#### READING PASSAGE:
>>>>
If the tangent to the curve $$\sqrt{x}+\sqrt{y}=\sqrt{a}$$ at any points on it cuts the axes $$OX$$ and $$OY$$ at $$P$$ and $$Q$$ respectively then $$OP+OQ$$ is

A
$$2a$$

B
$$a$$

C
$$\displaystyle \frac{1}{2}a$$

D
none of these

Solution

Let point $$\left( p,q \right) $$ lies on curve $$\sqrt { x } +\sqrt { y } =\sqrt { a } $$
therefore $$\sqrt { p } +\sqrt { q } =\sqrt { a } $$
Now slope $$\cfrac { dy }{ dx } =-\sqrt { \cfrac { p }{ q } } $$
Equation of tangent is $$y-q=-\sqrt { \cfrac { p }{ q } } (x-p)$$
X intercept = OP = $$\sqrt { p } (\sqrt { p } +\sqrt { q } )$$
Y intercept = OQ = $$\sqrt { q } (\sqrt { p } +\sqrt { q } )$$
Hence,
OP+OQ $$=\sqrt { a } \sqrt { a } =a$$
Question 2
1 / -0

The curve $$\displaystyle \frac{x^{n}}{a^{n}}+\frac{y^{n}}{b^{n}}=2$$ touches the line $$\displaystyle \frac{x}{a}+\frac{y}{b}=2$$ at the point

A
$$(b, a)$$

B
$$(a, b)$$

C
$$(1, 1)$$

D
$$\displaystyle \left ( \frac{1}{a}, \frac{1}{b} \right )$$

Solution

Slope of curve$$\cfrac { { x }^{ n } }{ { a }^{ n } } +\cfrac { { y }^{ n } }{ { b }^{ n } } =2$$ is
$$\cfrac { dy }{ dx } =-\cfrac { { b }^{ n } }{ { a }^{ n } } \cfrac { { x }^{ n-1 } }{ { y }^{ n-1 } } $$
Slope of tangent $$\cfrac { { x } }{ { a } } +\cfrac { { y } }{ { b } } =2$$ is
$$\cfrac { dy }{ dx } =-\cfrac { { b } }{ { a } } $$
Equating both slopes, we get
$$-\cfrac { { b }^{ n } }{ { a }^{ n } } \cfrac { { x }^{ n-1 } }{ { y }^{ n-1 } } =-\cfrac { { b } }{ { a } } $$
Only $$x=a\quad y=b$$ satisfy the above equation.
<<<<
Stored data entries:
>>>>
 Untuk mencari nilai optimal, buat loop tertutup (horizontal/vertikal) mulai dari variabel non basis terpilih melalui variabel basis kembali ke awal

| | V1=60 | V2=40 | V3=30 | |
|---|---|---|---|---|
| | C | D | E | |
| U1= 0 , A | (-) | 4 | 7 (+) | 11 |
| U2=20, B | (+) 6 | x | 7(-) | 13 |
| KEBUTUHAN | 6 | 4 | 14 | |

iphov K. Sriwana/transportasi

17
<<<<
#### ASSIGNED TASK 1:
Decide whether each statement agrees with the tangent problems: (a) The first problem lists "none of these" as one of its choices. (b) The second solution equates the slope of the curve with the slope of the line. (c) The second solution says more than one pair of values satisfies the equation it derives. Answer yes or no for each and quote the words from the text that decide it.
#### ASSIGNED TASK 2:
Answer these questions from the tangent problems, one line each:
(a) In the first problem, which axes does the tangent cut, and at which points?
(b) In the second problem, what point is given as choice C?
(c) In the second solution, which values satisfy the equation obtained after equating the slopes?

#### TASK OUTPUT 1:
(a) Yes: "none of these"
(b) Yes: "Equating both slopes, we get"
(c) No: "Only $$x=a\quad y=b$$ satisfy the above equation."

#### TASK OUTPUT 2:
(a) It cuts OX at P and OY at Q.
(b) (1, 1)
(c) x = a and y = b